Istanbul- The world seems awash in chaos and uncertainty, perhaps more so than at any point since the end of the Cold War.

Authoritarian-leaning leaders are on the rise, and liberal democracy itself seems under siege. The post-World War II order is fraying as fighting spills across borders and international institutions — built, at least in theory, to act as brakes on wanton slaughter — fail to provide solutions. Populist movements on both sides of the Atlantic are not just riding anti-establishment anger, but stoking fears of a religious “other,” this time Muslims.

These challenges have been crystallized, propelled and intensified by a conflagration once dismissed in the West as peripheral, to be filed, perhaps, under “Muslims killing Muslims”: the war in Syria.

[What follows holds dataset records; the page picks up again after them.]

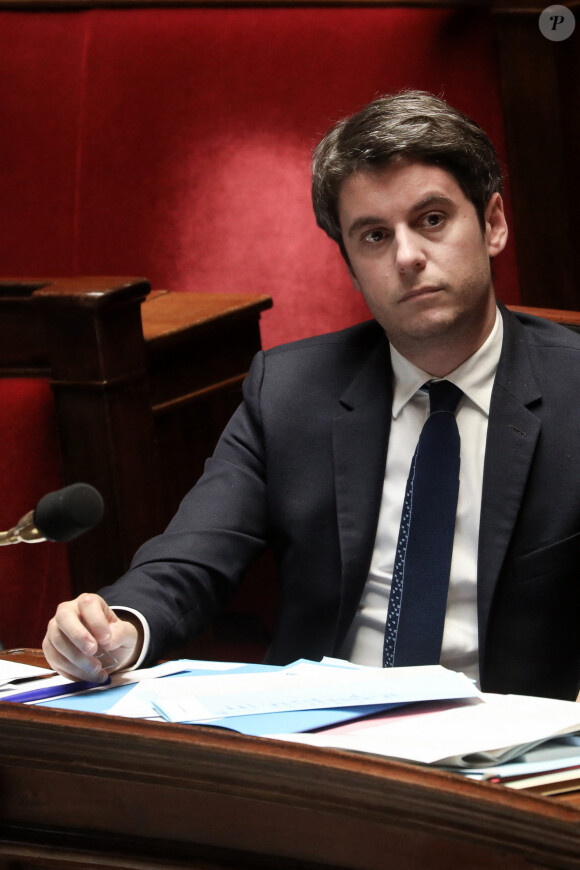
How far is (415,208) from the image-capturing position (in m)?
1.19

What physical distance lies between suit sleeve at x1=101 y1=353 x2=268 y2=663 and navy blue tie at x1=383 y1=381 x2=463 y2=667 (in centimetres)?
19

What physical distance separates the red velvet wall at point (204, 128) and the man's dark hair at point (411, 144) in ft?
3.05

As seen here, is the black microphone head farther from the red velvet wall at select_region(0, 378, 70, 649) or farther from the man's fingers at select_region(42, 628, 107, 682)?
the red velvet wall at select_region(0, 378, 70, 649)

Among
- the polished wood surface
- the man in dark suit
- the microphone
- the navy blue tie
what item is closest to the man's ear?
the man in dark suit

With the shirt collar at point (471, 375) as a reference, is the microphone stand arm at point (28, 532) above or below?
below

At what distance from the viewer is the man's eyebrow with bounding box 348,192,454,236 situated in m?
1.19

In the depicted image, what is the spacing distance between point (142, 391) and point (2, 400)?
21 cm

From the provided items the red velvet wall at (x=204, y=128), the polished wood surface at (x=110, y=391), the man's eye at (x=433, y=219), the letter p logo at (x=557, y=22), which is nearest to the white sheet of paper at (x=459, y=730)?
the man's eye at (x=433, y=219)

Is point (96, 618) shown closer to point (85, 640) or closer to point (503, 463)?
point (85, 640)

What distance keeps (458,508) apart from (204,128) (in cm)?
136

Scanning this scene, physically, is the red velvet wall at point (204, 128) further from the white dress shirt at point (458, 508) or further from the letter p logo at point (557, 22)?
the white dress shirt at point (458, 508)

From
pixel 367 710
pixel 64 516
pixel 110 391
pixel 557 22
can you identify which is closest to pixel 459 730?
pixel 367 710

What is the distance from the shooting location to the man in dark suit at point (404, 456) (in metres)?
1.14

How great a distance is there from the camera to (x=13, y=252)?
235cm
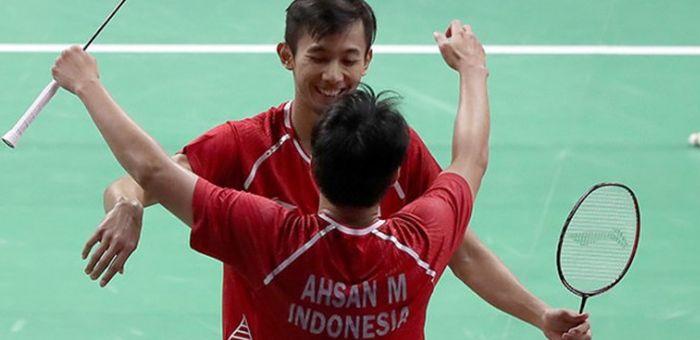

Now in its seventh year, this war allowed to rage for so long, killing 400,000 Syrians and plunging millions more into misery, has sent shock waves around the world. Millions have fled to neighboring countries, some pushing on to Europe.

The notion that the postwar world would no longer let leaders indiscriminately kill their own citizens now seems in full retreat. The Syrian regime’s response to rebellion, continuing year after year, threatens to normalize levels of state brutality not seen in decades. All the while Bashar al-Assad invokes an excuse increasingly popular among the world’s governments since Sept. 11: He is “fighting terror.”

“Syria did not cause everything,” said the Syrian dissident Yassin al-Haj Saleh, a secular leftist who spent nearly two decades as a political prisoner under Mr. Assad’s father and predecessor, Hafez. “But yes, Syria changed the world.”

The United Nations Security Council is paralyzed. Aid agencies are overwhelmed. Even a United States missile strike on a Syrian military air base, ordered by President Trump in retaliation for a chemical attack on a rebel-held town, seems little more than a blip in the turmoil, the latest unilateral intervention in the war. Two weeks later, the Syrian regime, backed by Russia, continues its scorched-earth bombings.

There remains no consensus on what should have been or could still be done for Syria, or whether a more, or less, muscular international approach would have brought better results.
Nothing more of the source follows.